Predictors of progression to systemic sclerosis: analysis of very early diagnosis of systemic sclerosis in a large single-centre cohort

Rheumatology (Oxford). 2022 Aug 30;61(9):3686-3692. doi: 10.1093/rheumatology/keac006.

Abstract

Objective: This study analysed the very early disease of SSc (VEDOSS) characteristics in a group of 217 patients with RP and at least one manifestation of SSc in search of predictors for the progression to SSc.

Methods: This was a cross-sectional single-centre analysis of patients presenting with RP with a specific SSc clinical manifestation or SSc autoantibody or SD pattern at nailfold capillaroscopy (SD-NFC), without skin involvement, who attended a scleroderma outpatient clinic between 2010 and 2019. The performance of VEDOSS and the importance of the combination of VEDOSS characteristics to predict the progression to SSc were evaluated.

Results: Among 217 patients, 153 (70.5%) were classified as SSc, including 65 (30%) in the first investigation; 69.3% of the SSc patients met VEDOSS criteria compared with 6.3% of patients who did not progress to SSc.
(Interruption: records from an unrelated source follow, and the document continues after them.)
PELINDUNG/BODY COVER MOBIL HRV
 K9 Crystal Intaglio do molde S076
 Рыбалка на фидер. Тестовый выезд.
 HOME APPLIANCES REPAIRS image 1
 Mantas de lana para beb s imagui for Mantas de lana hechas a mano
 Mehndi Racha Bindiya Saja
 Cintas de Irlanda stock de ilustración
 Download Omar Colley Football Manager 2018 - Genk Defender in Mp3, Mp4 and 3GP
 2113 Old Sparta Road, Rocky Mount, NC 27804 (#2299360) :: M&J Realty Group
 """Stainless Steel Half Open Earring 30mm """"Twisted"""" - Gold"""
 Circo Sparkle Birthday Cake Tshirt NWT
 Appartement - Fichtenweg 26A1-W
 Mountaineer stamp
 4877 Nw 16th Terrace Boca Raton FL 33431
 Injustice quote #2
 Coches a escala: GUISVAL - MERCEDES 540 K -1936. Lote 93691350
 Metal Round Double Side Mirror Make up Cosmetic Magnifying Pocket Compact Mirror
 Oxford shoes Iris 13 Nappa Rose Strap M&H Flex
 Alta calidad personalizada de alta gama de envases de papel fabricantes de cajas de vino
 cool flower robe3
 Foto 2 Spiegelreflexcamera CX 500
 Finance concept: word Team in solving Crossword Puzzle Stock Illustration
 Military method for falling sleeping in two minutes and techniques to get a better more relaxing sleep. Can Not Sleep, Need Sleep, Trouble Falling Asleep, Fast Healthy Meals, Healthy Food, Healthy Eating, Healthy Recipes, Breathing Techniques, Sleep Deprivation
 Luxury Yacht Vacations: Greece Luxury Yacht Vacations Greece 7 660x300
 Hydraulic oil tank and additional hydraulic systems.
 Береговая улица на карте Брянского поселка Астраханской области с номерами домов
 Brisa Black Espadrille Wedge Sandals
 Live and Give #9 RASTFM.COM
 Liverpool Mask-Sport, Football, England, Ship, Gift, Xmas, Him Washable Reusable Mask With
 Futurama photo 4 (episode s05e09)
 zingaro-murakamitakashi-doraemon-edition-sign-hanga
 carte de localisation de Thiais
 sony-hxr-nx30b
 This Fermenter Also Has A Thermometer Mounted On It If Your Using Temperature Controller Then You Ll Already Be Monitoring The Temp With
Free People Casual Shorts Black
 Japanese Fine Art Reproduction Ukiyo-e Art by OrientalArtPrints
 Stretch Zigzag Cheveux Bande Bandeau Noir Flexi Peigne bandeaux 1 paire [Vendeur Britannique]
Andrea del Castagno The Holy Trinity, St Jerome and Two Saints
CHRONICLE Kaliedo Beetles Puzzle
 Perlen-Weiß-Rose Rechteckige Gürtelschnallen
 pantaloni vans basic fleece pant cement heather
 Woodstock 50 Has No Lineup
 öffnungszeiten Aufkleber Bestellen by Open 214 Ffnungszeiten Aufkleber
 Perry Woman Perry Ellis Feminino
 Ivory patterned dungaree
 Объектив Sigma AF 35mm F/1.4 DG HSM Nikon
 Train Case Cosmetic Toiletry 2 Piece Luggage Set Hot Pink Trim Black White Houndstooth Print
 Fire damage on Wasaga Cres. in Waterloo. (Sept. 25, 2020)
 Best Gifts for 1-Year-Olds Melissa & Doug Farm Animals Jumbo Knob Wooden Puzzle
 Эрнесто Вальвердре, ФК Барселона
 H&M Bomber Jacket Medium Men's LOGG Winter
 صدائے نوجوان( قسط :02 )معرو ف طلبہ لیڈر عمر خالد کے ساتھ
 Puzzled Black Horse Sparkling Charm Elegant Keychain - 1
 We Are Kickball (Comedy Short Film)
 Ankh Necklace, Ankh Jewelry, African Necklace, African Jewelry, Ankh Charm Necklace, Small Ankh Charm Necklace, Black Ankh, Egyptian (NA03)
The combinations most associated with progression to SSc were RP + puffy fingers (PF) + positive ANA + SD-NFC and/or SSc-specific antibody (VEDOSS level 2), with an odds ratio (OR) of 19.52 (95% CI 4.48, 85.06; P < 0.001) and RP + PF + positive ANA (VEDOSS level 1; 'red flags') (OR 15.45; P < 0.001), while combinations without non-RP clinical symptoms, as RP + SD-NFC (OR 0.03; P < 0.001) and RP + anticentromere + SD-NFC (OR 0.06; P = 0.006) were associated with non-progression to SSc.

Conclusion: Among patients with RP with at least one manifestation of SSc, without skin involvement, combinations of VEDOSS characteristics were the strongest predictors of progression to SSc at a median follow-up of 4 years.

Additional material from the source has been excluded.